Welcome to the workshop on Optical Character Recognition (OCR)

Before getting started, 

*   Go to File --> Save a copy in drive. It should open the copied notebook in a new tab.
*   Alternatively, go to your Google drive, find the folder "Colab Notebooks", open the notebook.

Next, download:

*   Sample images: https://uppsala.box.com/s/qzvg9741dx915a0atc6mydo8qxgf9erc
*   Language models for Swedish (swe), French (fra), Italian (ita) and German (deu): https://uppsala.box.com/s/ovcpsdzj2dlomyghtw7vk50ilvxs3uix

Copy "sample_images" from Downloads folder to your Google Drive.

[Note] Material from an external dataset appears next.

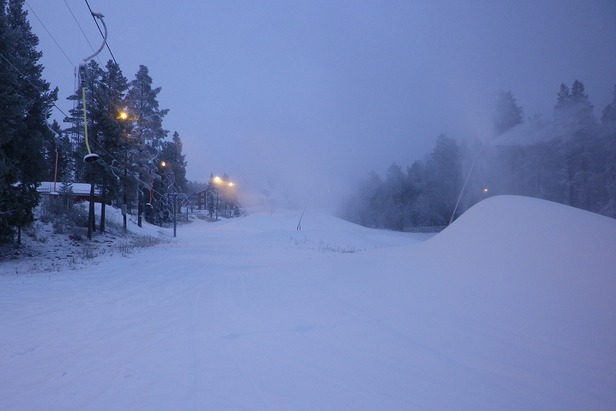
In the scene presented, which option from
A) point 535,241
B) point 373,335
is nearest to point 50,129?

Navigate to the left panel, click on the upward arrow icon, go to /usr/share/tesseract-ocr/4.00/tessdata. Following the three dots, click "upload", select the 4 language models to upload. 

Close (X)

Now we are ready to get started! 

Go to Runtime, press "Run all".
Alternatively, run individual cells.

In [None]:
from google.colab import drive
drive.mount('/content/drive')

In [None]:
# Set up for tesseract
!sudo apt-get install tesseract-ocr
!pip install pytesseract==0.3.9

If you see a warning to "Restart runtime", click on RESTART RUNTIME.

In [None]:
# Import modules

import pytesseract
from pytesseract import Output
from PIL import Image
import cv2

In [None]:
# To check the location of pytesseract
#!pip show pytesseract

In [None]:
# List of available languages
print(pytesseract.get_languages(config=''))

For example:

*   osd: Orientation and script detection module
*   ita: Italian
*   deu: German
*   fra: France
*   swe: Swedish
*   eng: English


Here you can find the list of all languages supported by tesseract and the language codes to use:
https://tesseract-ocr.github.io/tessdoc/Data-Files-in-different-versions.html

Note: to run tesseract for other languages, pass the language code in "lang". For example, lang = 'ita' for Italian. 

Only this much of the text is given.